Gel Pouring Protocol

- Place “black dams” on the ends of the casting tray. These create a sealed mold for the gel.
- Weigh 1.0 g of agarose in a 250 ml glass beaker. Precision here ensures the correct gel percentage.
- Add 50 ml of 1× TAE buffer (Tris, Acetic Acid, EDTA). TAE buffer is essential for providing ions to conduct electricity and maintaining pH.
- Microwave for 1.5 minutes until fully dissolved. Ensure no agarose particles remain undissolved, as this can lead to uneven gel polymerization.
- Cool to ~60°C; add 1 µl of SYBR Safe dye; swirl gently to mix. SYBR Safe is a fluorescent DNA stain that allows visualization under UV light. Adding it when the gel is cooler prevents its degradation.
- Pour carefully into casting tray to near the top of the dams. Pour slowly to avoid introducing air bubbles.
- Remove air bubbles to the sides with the white plastic comb. Bubbles can distort band migration.
- Insert the white comb into the top notches. This creates the wells where DNA samples will be loaded.
- Allow 15–30 minutes to solidify. The gel should be firm and opaque before use.
SYBR Safe DNA Gel Stain is a cyanine dye that specifically binds to DNA and fluoresces brightly when exposed to UV light. It’s considered a safer alternative to ethidium bromide due to its lower mutagenicity. The dye intercalates into the DNA double helix, enhancing its fluorescence, making the otherwise invisible DNA bands visible.
Why is it crucial to let the agarose cool to ~60°C before adding SYBR Safe dye? What could happen if it’s added too hot?
Loading and Running

- Remove black dams carefully. The solidified gel should now be free-standing within the tray.
- Place tray in the gel box aligned with the notches. Ensure correct orientation for anode and cathode.
- Add 1× TAE buffer to submerge the gel 1–2 mm. The buffer provides the conductive medium for the electric current.
- Remove the white comb slowly, rocking end-to-end. This prevents tearing the delicate wells.
- Load 10 µl of 100 bp DNA ladder in the far-left well. The DNA ladder contains DNA fragments of known sizes, serving as a reference to estimate the size of unknown DNA samples.
It doesn’t matter where you load the DNA ladder, as long as it’s on the gel.
The DNA ladder should ideally be loaded in a consistent, easily identifiable well (e.g., the first or last well) to provide a clear reference for all samples on the gel and avoid confusion with experimental bands.
Imagine you have successfully run your gel. You loaded a 100 bp DNA ladder and your PCR product, which you expect to be 300 bp.
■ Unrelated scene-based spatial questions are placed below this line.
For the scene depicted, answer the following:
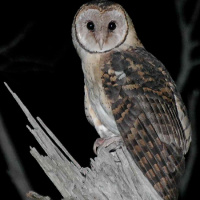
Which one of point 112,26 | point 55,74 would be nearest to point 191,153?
point 55,74

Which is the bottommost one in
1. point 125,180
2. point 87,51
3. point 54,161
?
point 125,180

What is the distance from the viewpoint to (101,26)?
358 cm

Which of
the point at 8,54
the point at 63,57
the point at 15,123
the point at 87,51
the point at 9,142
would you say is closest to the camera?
the point at 87,51

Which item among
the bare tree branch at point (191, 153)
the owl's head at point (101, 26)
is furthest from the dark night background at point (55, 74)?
the owl's head at point (101, 26)

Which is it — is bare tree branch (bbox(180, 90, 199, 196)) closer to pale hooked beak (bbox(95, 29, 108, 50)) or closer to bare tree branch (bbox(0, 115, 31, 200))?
bare tree branch (bbox(0, 115, 31, 200))

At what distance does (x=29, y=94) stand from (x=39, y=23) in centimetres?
163

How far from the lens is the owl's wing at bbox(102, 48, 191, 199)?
2.96 metres

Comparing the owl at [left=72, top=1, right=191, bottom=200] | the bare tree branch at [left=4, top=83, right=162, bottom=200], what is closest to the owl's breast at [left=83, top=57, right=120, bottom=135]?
the owl at [left=72, top=1, right=191, bottom=200]

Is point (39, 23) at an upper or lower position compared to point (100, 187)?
upper

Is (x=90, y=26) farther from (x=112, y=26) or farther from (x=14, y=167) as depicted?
(x=14, y=167)

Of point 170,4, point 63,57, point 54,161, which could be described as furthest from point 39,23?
point 54,161

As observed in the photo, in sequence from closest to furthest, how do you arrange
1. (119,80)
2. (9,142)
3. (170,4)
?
(119,80)
(9,142)
(170,4)

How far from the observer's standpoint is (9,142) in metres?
5.77

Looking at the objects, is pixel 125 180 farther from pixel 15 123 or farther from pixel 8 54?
pixel 15 123
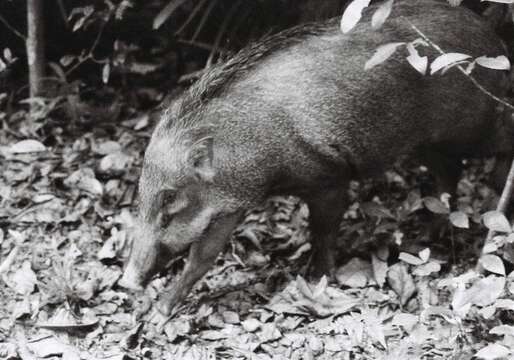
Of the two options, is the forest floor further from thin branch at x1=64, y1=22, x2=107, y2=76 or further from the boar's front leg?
thin branch at x1=64, y1=22, x2=107, y2=76

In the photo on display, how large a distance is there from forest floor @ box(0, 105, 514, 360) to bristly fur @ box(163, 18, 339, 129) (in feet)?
3.44

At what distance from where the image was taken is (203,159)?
4375 mm

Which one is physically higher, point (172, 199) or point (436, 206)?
point (172, 199)

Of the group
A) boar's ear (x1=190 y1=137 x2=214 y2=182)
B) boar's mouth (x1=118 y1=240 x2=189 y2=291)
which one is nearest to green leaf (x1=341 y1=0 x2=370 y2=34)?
boar's ear (x1=190 y1=137 x2=214 y2=182)

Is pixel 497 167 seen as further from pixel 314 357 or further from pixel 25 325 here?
pixel 25 325

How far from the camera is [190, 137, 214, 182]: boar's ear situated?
434 centimetres

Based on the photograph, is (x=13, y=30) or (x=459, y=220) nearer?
(x=459, y=220)

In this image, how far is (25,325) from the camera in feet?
14.8

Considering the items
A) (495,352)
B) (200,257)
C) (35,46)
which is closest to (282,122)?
(200,257)

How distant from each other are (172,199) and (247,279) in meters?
0.83

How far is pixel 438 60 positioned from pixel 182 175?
4.75ft

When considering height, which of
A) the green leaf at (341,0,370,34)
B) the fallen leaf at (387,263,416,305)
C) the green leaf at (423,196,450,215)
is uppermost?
the green leaf at (341,0,370,34)

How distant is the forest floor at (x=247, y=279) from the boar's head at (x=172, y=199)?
36 cm

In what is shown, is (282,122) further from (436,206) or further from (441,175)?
(441,175)
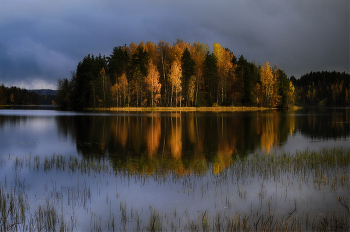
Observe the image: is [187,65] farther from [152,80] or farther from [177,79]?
[152,80]

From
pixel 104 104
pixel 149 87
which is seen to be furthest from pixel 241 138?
pixel 104 104

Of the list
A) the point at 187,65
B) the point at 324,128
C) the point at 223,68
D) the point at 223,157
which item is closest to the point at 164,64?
the point at 187,65

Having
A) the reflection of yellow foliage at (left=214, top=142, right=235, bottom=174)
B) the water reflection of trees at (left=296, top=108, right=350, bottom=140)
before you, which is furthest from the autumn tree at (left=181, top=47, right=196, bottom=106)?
the reflection of yellow foliage at (left=214, top=142, right=235, bottom=174)

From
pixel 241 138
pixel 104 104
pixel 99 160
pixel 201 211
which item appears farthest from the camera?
pixel 104 104

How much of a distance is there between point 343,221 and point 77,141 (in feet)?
67.8

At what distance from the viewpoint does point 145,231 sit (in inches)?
291

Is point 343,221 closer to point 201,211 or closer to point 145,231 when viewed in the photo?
point 201,211

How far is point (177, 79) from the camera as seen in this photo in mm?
71500

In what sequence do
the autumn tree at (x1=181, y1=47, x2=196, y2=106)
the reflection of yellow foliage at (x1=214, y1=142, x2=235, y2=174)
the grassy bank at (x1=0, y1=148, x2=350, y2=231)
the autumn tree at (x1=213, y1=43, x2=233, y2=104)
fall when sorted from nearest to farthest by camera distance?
the grassy bank at (x1=0, y1=148, x2=350, y2=231)
the reflection of yellow foliage at (x1=214, y1=142, x2=235, y2=174)
the autumn tree at (x1=181, y1=47, x2=196, y2=106)
the autumn tree at (x1=213, y1=43, x2=233, y2=104)

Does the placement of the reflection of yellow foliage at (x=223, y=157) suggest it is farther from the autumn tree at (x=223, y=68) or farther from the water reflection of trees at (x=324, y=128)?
the autumn tree at (x=223, y=68)

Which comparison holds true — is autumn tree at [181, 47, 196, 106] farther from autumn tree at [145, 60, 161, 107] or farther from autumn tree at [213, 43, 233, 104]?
autumn tree at [213, 43, 233, 104]

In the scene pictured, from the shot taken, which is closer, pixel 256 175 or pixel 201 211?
pixel 201 211

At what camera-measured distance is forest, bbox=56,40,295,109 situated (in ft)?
247

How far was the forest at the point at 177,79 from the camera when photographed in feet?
247
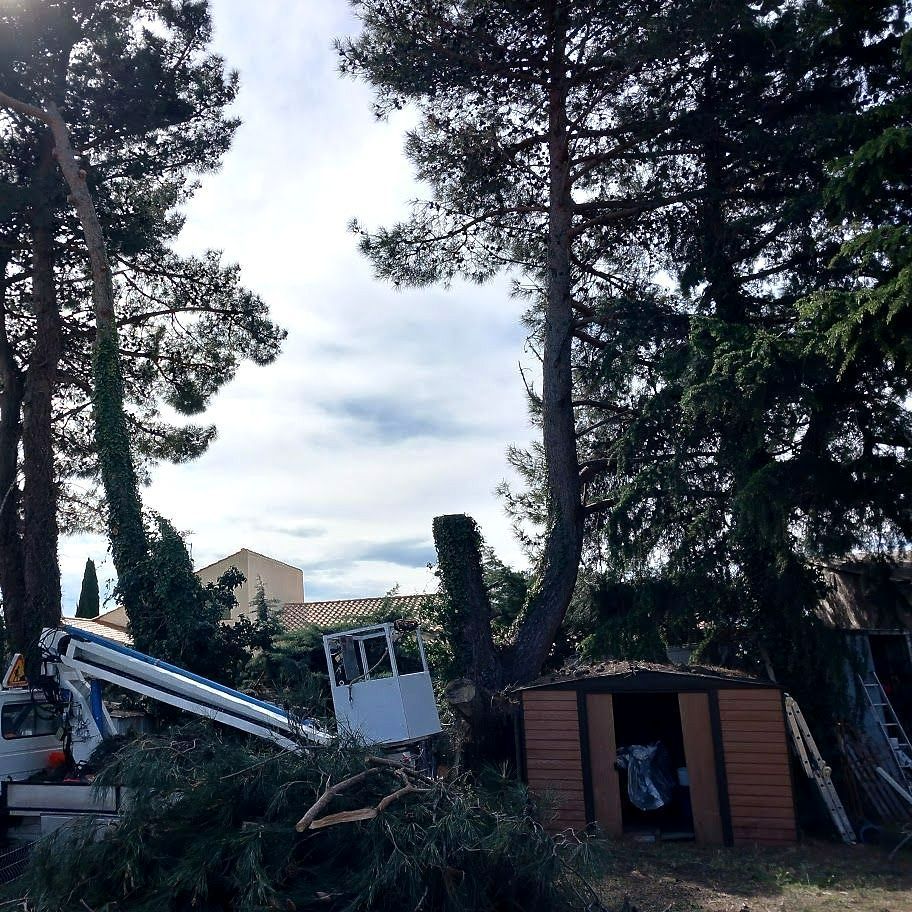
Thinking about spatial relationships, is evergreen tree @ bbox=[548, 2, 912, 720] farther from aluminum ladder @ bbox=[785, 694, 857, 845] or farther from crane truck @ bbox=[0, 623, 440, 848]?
crane truck @ bbox=[0, 623, 440, 848]

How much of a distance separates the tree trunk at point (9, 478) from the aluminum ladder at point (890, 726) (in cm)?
1530

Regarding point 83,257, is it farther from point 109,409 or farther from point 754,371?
point 754,371

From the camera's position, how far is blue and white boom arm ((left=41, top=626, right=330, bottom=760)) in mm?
9266

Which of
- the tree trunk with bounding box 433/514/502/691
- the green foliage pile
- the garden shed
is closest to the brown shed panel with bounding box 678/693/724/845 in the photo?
the garden shed

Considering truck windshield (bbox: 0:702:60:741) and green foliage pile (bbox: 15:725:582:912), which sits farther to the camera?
truck windshield (bbox: 0:702:60:741)

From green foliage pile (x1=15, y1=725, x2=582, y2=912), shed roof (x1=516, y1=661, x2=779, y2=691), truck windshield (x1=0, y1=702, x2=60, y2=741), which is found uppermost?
truck windshield (x1=0, y1=702, x2=60, y2=741)

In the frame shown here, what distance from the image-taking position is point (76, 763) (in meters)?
10.2

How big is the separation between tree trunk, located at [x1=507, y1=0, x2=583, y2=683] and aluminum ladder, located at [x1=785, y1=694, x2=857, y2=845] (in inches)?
151

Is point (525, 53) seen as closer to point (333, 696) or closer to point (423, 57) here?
point (423, 57)

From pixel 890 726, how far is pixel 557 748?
6.49 metres

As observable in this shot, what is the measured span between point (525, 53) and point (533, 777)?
37.8 feet

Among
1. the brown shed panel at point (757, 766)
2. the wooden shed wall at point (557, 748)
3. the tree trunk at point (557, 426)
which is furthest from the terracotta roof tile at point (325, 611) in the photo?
the brown shed panel at point (757, 766)

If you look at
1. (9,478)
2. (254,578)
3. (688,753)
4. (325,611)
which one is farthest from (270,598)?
(688,753)

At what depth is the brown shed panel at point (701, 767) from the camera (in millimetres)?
10781
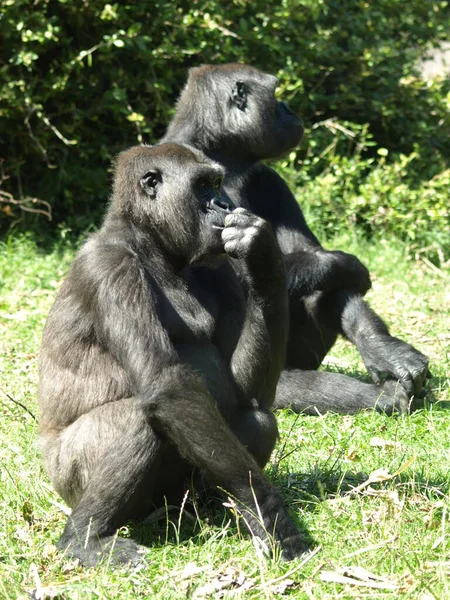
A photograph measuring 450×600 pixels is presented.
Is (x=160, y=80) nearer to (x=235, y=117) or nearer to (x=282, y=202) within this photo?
(x=235, y=117)

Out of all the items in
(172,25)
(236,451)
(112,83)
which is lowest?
(236,451)

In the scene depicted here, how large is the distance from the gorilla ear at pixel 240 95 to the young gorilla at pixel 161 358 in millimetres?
2183

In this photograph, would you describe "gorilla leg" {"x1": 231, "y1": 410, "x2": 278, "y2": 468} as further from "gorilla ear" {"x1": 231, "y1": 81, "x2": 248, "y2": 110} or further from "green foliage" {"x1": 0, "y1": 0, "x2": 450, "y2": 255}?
"green foliage" {"x1": 0, "y1": 0, "x2": 450, "y2": 255}

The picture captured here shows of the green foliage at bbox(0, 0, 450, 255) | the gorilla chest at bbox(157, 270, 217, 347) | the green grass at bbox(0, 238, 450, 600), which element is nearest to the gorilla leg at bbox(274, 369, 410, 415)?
the green grass at bbox(0, 238, 450, 600)

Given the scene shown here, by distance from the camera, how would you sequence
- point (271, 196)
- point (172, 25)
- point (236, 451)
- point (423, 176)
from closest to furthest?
point (236, 451), point (271, 196), point (172, 25), point (423, 176)

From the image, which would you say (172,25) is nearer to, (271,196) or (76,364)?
(271,196)

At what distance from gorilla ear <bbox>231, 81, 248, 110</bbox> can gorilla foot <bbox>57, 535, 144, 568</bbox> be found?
366 cm

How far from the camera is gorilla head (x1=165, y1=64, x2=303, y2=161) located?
657cm

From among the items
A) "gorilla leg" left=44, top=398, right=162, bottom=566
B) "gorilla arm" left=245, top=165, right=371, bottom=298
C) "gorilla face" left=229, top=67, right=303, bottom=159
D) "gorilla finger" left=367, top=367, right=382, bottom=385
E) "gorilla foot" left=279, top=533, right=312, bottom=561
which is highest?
"gorilla face" left=229, top=67, right=303, bottom=159

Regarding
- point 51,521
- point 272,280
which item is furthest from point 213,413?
point 51,521

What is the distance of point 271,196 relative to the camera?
21.9 ft

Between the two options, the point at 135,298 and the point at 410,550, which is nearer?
the point at 410,550

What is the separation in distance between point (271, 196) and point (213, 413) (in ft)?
10.1

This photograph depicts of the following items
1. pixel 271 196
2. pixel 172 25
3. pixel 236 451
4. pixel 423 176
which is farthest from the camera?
pixel 423 176
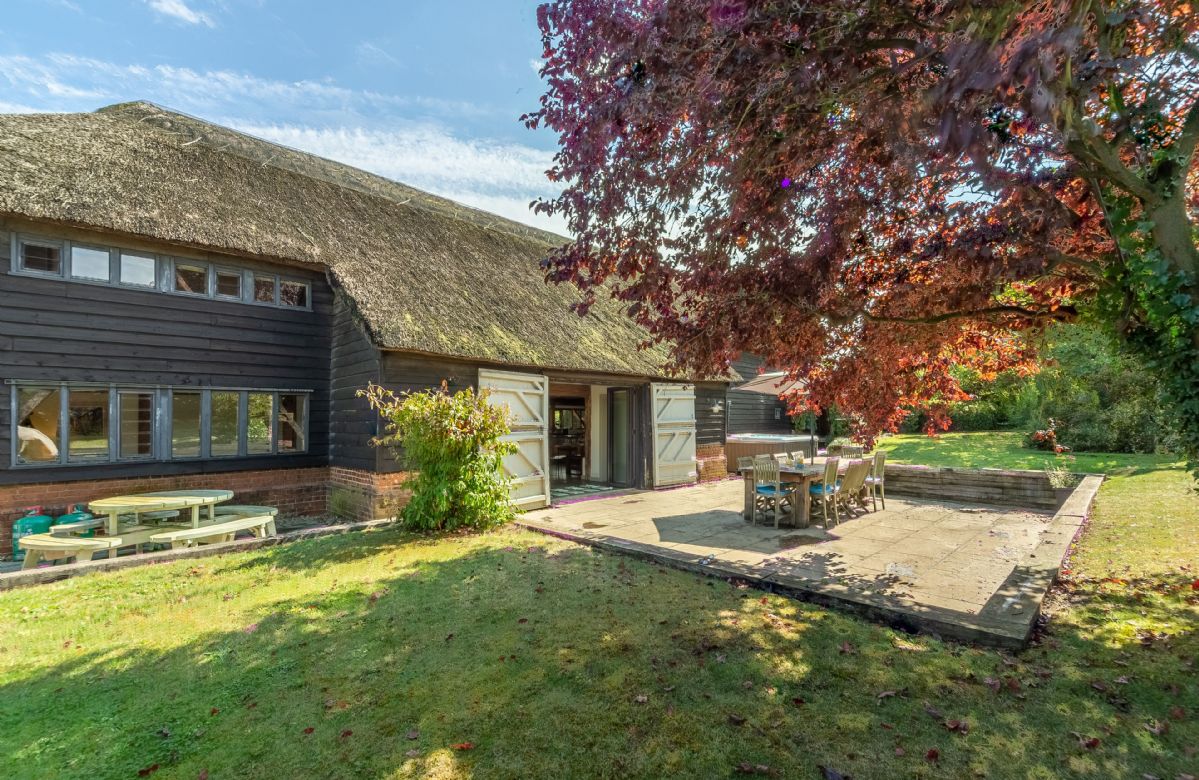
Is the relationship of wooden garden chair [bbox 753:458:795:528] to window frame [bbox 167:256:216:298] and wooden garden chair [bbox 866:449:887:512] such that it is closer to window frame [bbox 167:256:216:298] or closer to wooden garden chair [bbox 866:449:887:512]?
wooden garden chair [bbox 866:449:887:512]

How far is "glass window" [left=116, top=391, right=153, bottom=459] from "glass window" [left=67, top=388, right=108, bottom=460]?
0.17 meters

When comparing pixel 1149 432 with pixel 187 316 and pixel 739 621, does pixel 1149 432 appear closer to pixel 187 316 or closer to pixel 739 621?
pixel 739 621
In which relative position would you expect to see your 300 bp PCR band compared to the ladder’s 100 bp band and a hypothetical 500 bp band?
- Draw a simple diagram of a gel with three wells.
- Label the first well “Ladder.”
- In the “Ladder” well, sketch where you’d expect to see the 100 bp, 300 bp, and 500 bp fragments.
- In the second well, sketch where you’d expect to see your 300 bp PCR product.
- Explain your reasoning based on the principle of gel electrophoresis.
To prepare a 2% agarose gel using 50 ml of 1x TAE buffer, how much agarose is needed?
In real-world metagenomics labs, visualizing PCR products with agarose gel electrophoresis is a critical quality control step. It confirms that the PCR successfully amplified DNA, that the product is roughly the expected size (e.g., 300 bp for 16S rRNA gene fragments), and that there are no significant off-target amplifications or primer-dimers.
Which statement accurately describes how DNA fragments separate during agarose gel electrophoresis?
Agarose gel electrophoresis is an indispensable technique in molecular biology for separating and visualizing DNA fragments based on their size, enabling critical validation of PCR products and other DNA manipulation experiments.
Imagine you’ve run your first agarose gel and don’t see any bands, even the DNA ladder. What are three potential reasons for this result, and what steps would you take to troubleshoot each issue?